Kelahiran Undang-Undang Pemerintahan Aceh berbeda dengan kelahiran undang-undang lain pada umumnya. Undang-Undang Pemerintahan Aceh yang ditempatkan dalam Lembaran Negara Republik Indonesia Tahun 2006 Nomor 62, Tambahan Lembaran Negara Republik Indonesia Nomor 4633, dan diberlakukan pada saat diundangkannya pada tanggal 1 Agustus 2006, memiliki latar belakang yang berbeda.
Dalam Penjelasan Undang-Undang Pemerintahan Aceh, paling tidak terdapat lima semangat yang menjadi bagian penting kelahiran undang-undang ini, sebagai berikut.
Pertama, perjalanan ketatanegaraan Republik Indonesia menempatkan Aceh sebagai satuan pemerintahan daerah yang bersifat istimewa dan khusus, terkait dengan karakter khas sejarah perjuangan masyarakat Aceh yang memiliki ketahanan dan daya juang tinggi.
Kedua, ketahanan dan daya juang tinggi tersebut bersumber dari pandangan hidup yang berlandaskan syari’at Islam yang melahirkan budaya Islam yang kuat.
Ketiga, aspirasi yang dinamis masyarakat Aceh bukan saja dalam kehidupan adat, budaya, sosial, dan politik mengadopsi keistimewaan Aceh, melainkan juga memberikan jaminan kepastian hukum dalam segala urusan karena dasar kehidupan masyarakat Aceh yang religius telah membentuk sikap, daya juang yang tinggi, dan budaya Islam yang kuat.
Keempat, solusi politik bagi penyelesaian persoalan Aceh berupa Undang-Undang Nomor 18 Tahun 2001 yang mengatur penyelenggaraan otonomi khusus bagi Provinsi Daerah Istimewa Aceh sebagai Provinsi Nanggroe Aceh Darussalam, dimana dalam pelaksanaannya undang-undang tersebut juga belum cukup memadai dalam menampung aspirasi dan kepentingan pembangunan ekonomi dan keadilan politik.
Kelima, bencana alam, gempa bumi, dan tsunami yang terjadi di Aceh telah menumbuhkan solidaritas seluruh potensi bangsa untuk membangun kembali masyarakat dan wilayah Aceh.

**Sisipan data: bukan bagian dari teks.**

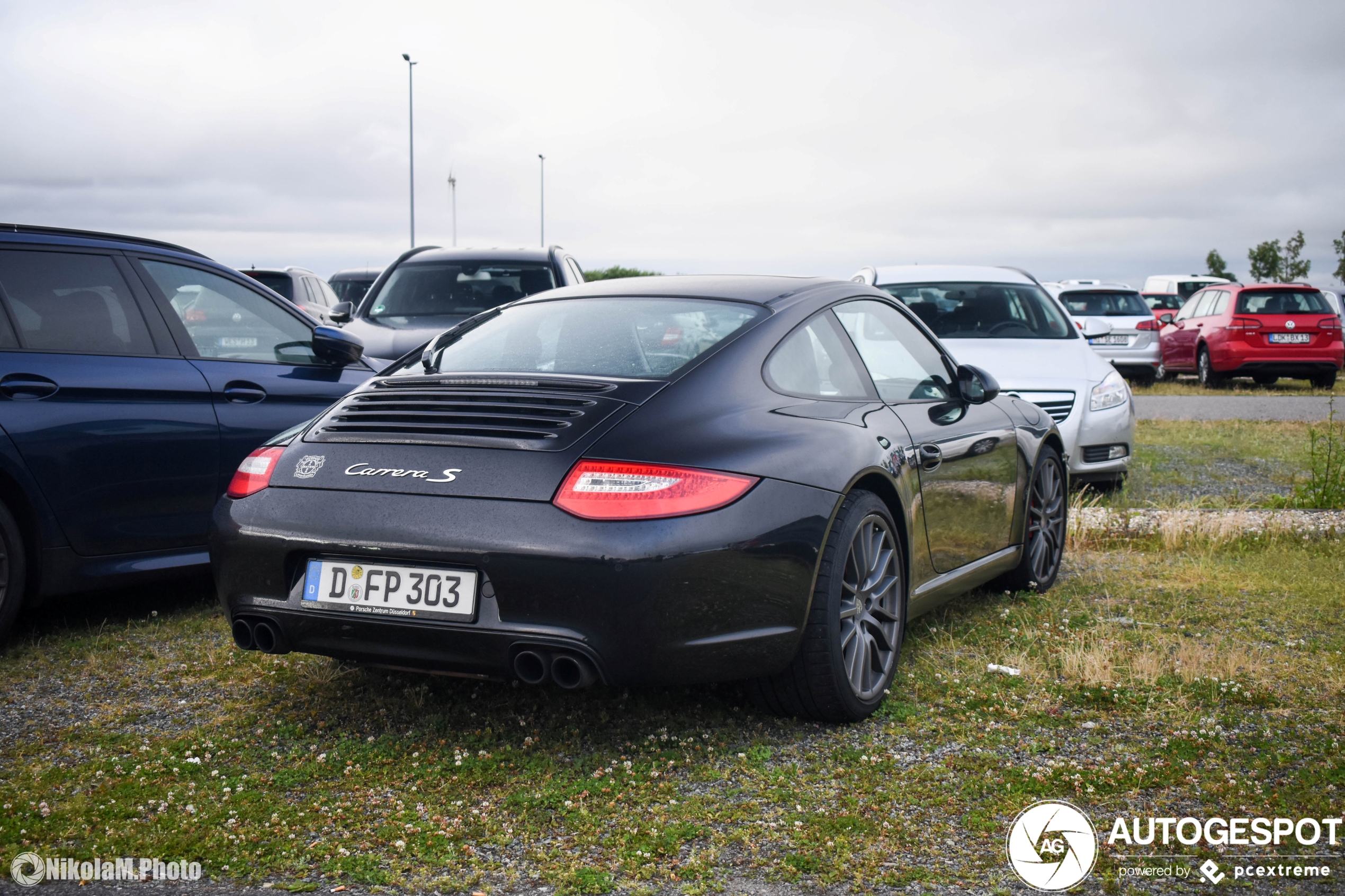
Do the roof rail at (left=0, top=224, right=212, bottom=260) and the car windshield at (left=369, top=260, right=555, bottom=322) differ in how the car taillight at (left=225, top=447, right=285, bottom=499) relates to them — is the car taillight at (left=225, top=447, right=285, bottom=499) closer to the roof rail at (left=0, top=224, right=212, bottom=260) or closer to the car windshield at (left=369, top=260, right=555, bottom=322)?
the roof rail at (left=0, top=224, right=212, bottom=260)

Begitu pula telah tumbuh kesadaran yang kuat dari Pemerintah dan Gerakan Aceh Merdeka untuk menyelesaikan konflik secara damai, menyeluruh, berkelanjutan, serta bermar-tabat yang permanen dalam kerangka Negara Kesatuan Republik Indonesia.
Berdasarkan penjelasan tersebut, jelas bahwa Undang-Undang Pemerintahan Aceh merupakan bagian penting dalam penyelesaian konflik secara damai yang sudah berlangsung lebih 30 tahun di Aceh (Ismail, 2010). Dengan dasar tersebut, maka posisi Undang-Undang Pemerintahan Aceh sangatlah khusus dan berorientasi pada tujuan damai.
Dalam Penjelasan Umum Undang-Undang Pemerintahan Aceh disebutkan:
“Nota Kesepahaman (Memorandum of Understanding) antara Pemerintah dan Gerakan Aceh Merdeka yang ditandatangani pada tanggal 15 Agustus 2005 menandakan kilas baru sejarah perjalanan Provinsi Aceh dan kehidupan masyarakatnya menuju keadaan yang damai, adil, makmur, sejahtera, dan bermartabat. Hal yang patut dipahami bahwa Nota Kesepahaman adalah suatu bentuk rekonsiliasi secara bermartabat menuju pembangunan sosial, ekonomi, dan politik di Aceh secara berkelanjutan”.